18.10.2022 19:30 Uhr

Vortrag von Dr. Matthias Ohm, Stuttgart

Münzen und Medaillen waren wichtige Medien der Repräsentations- und Erinnerungskultur. Auch die Grafen von Löwenstein-Wertheim nutzten Dukaten, Taler und Medaillen, um denkwürdige Ereignisse in Gold und Silber festzuhalten: Regierungsantritte und -jubiläen, Hochzeiten, bedeutende Ämter, die ihnen übertragen wurden, oder wichtige Regelungen, die sie trafen, wie die Einführung der Primogenitur.
Auch Konflikte zwischen den einzelnen Linien und die konfessionellen Auseinandersetzungen fanden ihren Platz auf Münzen und Medaillen. So thematisiert ein Taler, den Graf Eucharius Kasimir am Ende des 17. Jahrhunderts ausgab, die Folgen von (innerfamiliärer) Eintracht und Zwietracht.
Der Vortrag stellt ausgewählte Münzen und Medaillen der Grafen von Löwenstein-Wertheim vor und fragt nach dem ikonographischen Programm sowie nach den historischen Vorlagen in Medaillenkunst und Druckgrafik.

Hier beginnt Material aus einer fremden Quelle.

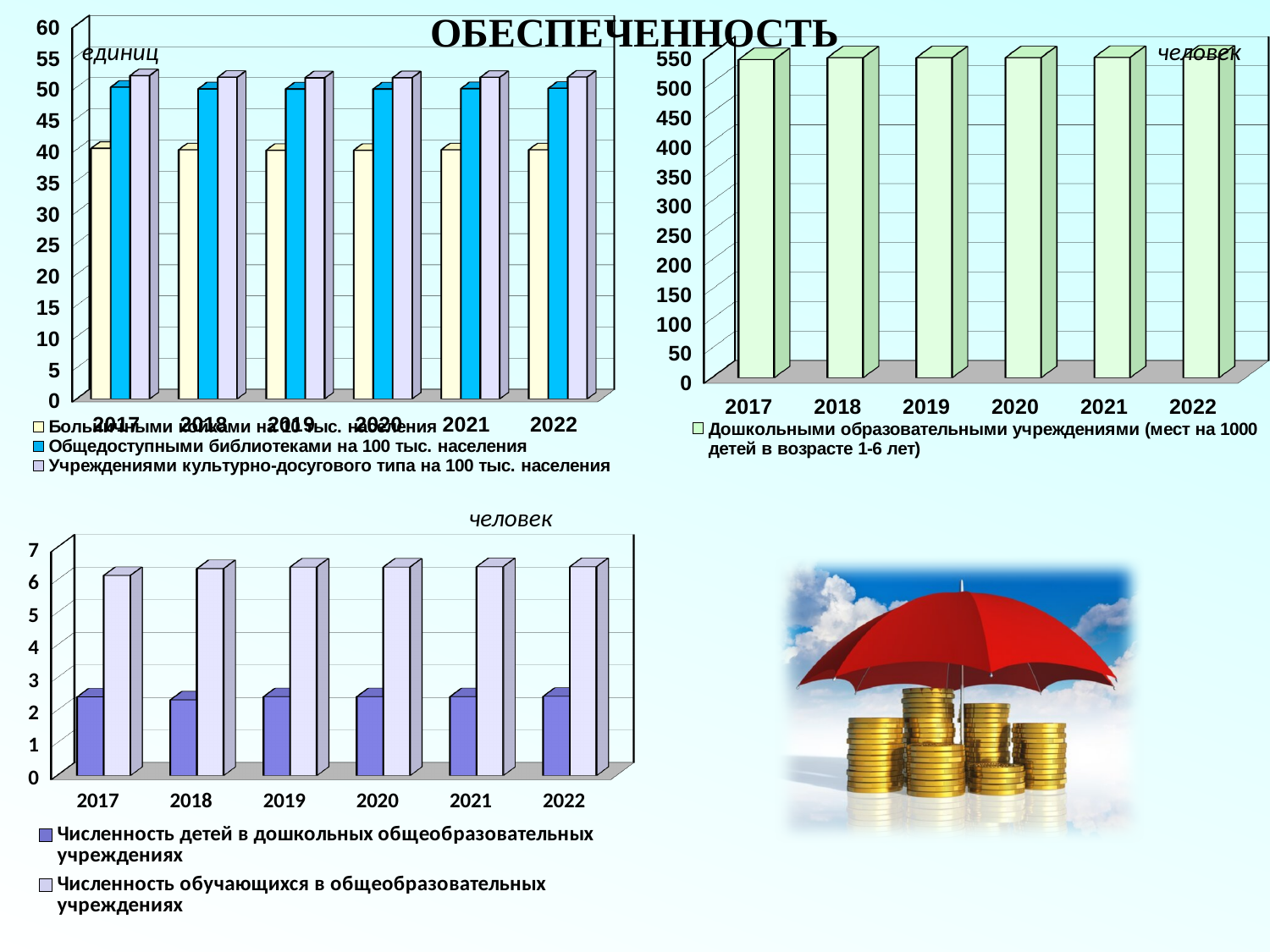
In the top-left chart, is the 2017 value for 'Больничными койками на 10 тыс. населения' greater or less than 45? less In the top-left chart, is the 2020 value for 'Общедоступными библиотеками на 100 тыс. населения' greater or less than 45? greater How many series does the legend of the bottom-left chart list? 2 What kind of chart is the top-left chart on the slide? bar chart In the bottom-left chart, which series has the larger value in 2021: 'Численность обучающихся в общеобразовательных учреждениях' or 'Численность детей в дошкольных общеобразовательных учреждениях'? Численность обучающихся в общеобразовательных учреждениях In the bottom-left chart, is the 2018 value for 'Численность детей в дошкольных общеобразовательных учреждениях' greater or less than 3? less In the top-left chart, which is larger in 2019: 'Общедоступными библиотеками на 100 тыс. населения' or 'Больничными койками на 10 тыс. населения'? Общедоступными библиотеками на 100 тыс. населения How many series does the legend of the top-right chart list? 1 How many series does the legend of the top-left chart list? 3 What unit label is shown at the top of the top-left chart? единиц How many years are shown on the x axis of the top-left chart? 6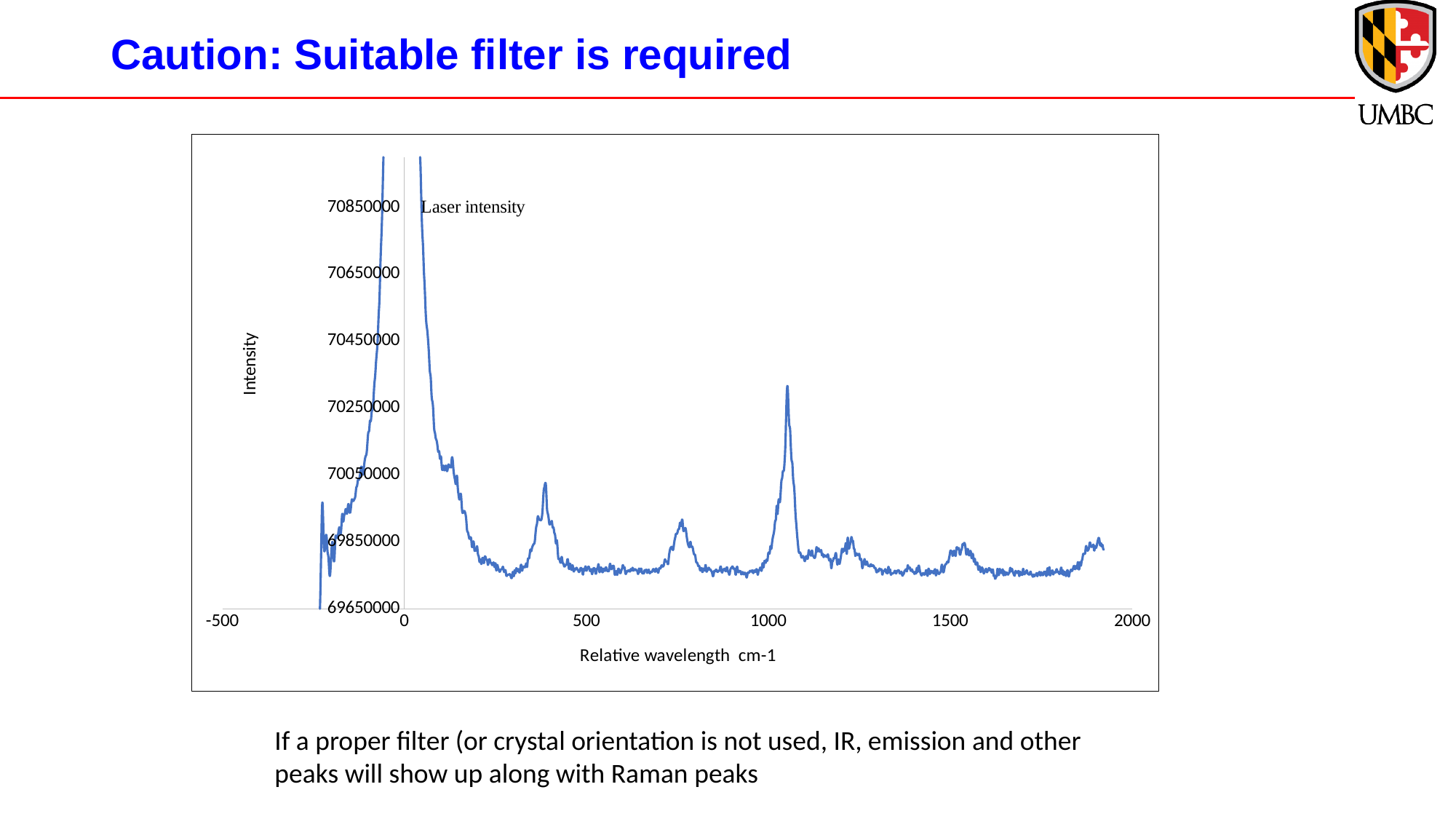
What is the title of the x axis of the chart? Relative wavelength cm-1 Which peak is higher: the one near 400 cm-1 or the one near 1050 cm-1? the one near 1050 cm-1 Is the intensity at the peak near 1050 cm-1 greater or less than 70050000? greater Is the baseline intensity around 1400 cm-1 greater or less than 69850000? less Which peak is higher: the one near 750 cm-1 or the one near 400 cm-1? the one near 400 cm-1 What text label is placed next to the tall peak near 0 cm-1 on the chart? Laser intensity Is the intensity at the peak near 1050 cm-1 greater or less than 70650000? less What kind of chart is shown on the slide? line chart Do the intensity values rise or fall as the relative wavelength increases from about 50 cm-1 to about 300 cm-1? fall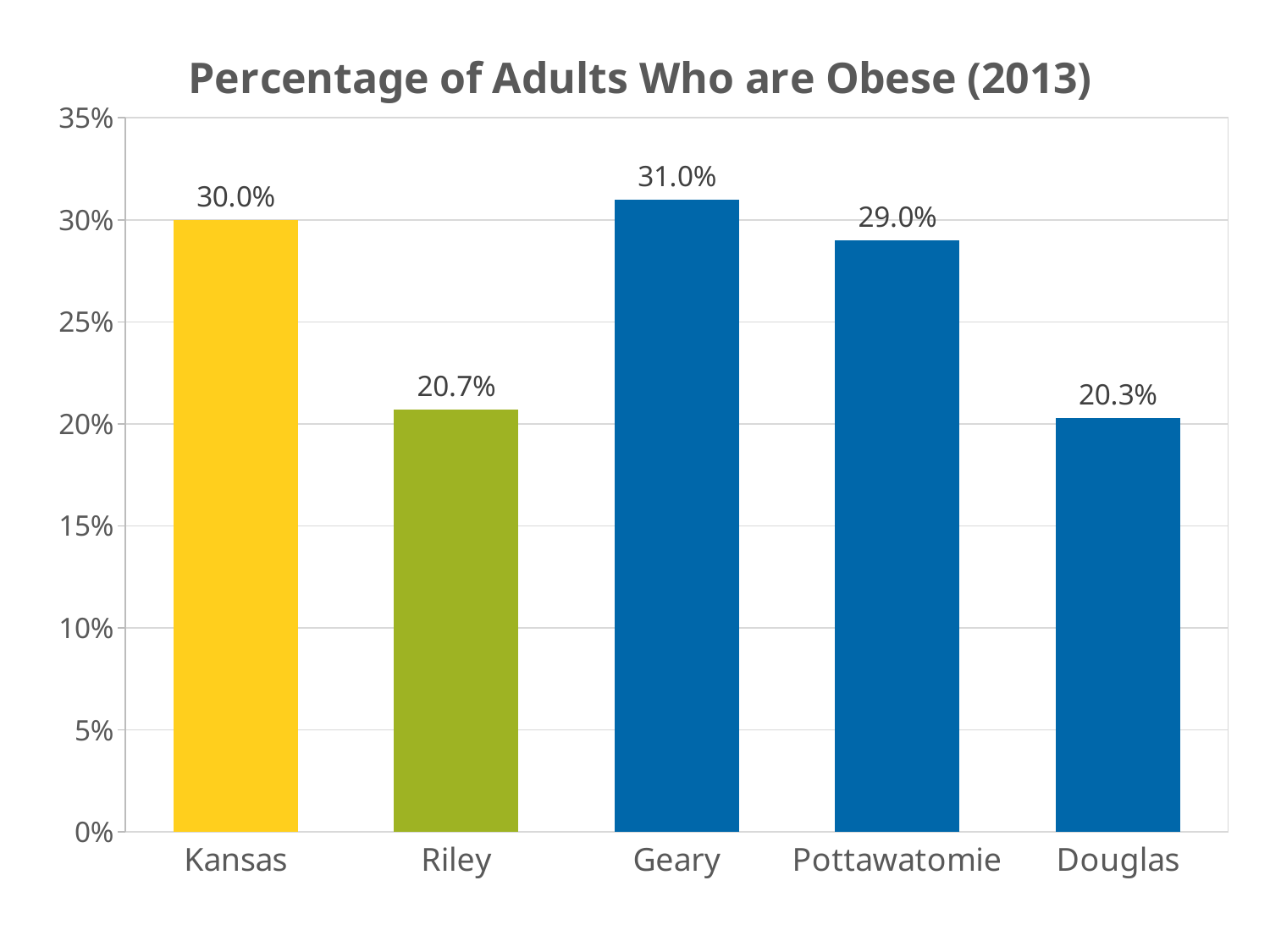
Which has a higher percentage of obese adults, Geary or Pottawatomie? Geary Is the value for Riley greater or less than 25%? less What is the difference between the obesity percentages for Geary and Douglas? 10.7% Which category has the lowest percentage of obese adults? Douglas What kind of chart is shown on the slide? Bar chart What is the percentage of adults who are obese in Pottawatomie? 29.0% What is the percentage of adults who are obese in Riley? 20.7% How many categories are shown on the chart? 5 What is the title of the chart? Percentage of Adults Who are Obese (2013) What is the percentage of adults who are obese in Kansas? 30.0% What is the difference between the obesity percentages for Kansas and Riley? 9.3% Which category has the highest percentage of obese adults? Geary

Dr. Matthias Ohm leitet seit 2007 das Münzkabinett im Landesmuseum Württemberg, Stuttgart, und betreut mehr als 180.000 Objekte (Münzen, Medaillen, Papiergeld, Prägewerkzeuge, Siegel und Orden). Er ist Vorsitzender des Württembergischen Vereins für Münzkunde und Mitglied der Numismatischen Kommission der Länder in der Bundesrepublik Deutschland. Seine Forschungsschwerpunkte sind die südwestdeutsche Münz- und Geldgeschichte, die Medaillenkunst und die Geschichte des Stuttgarter Münzkabinetts.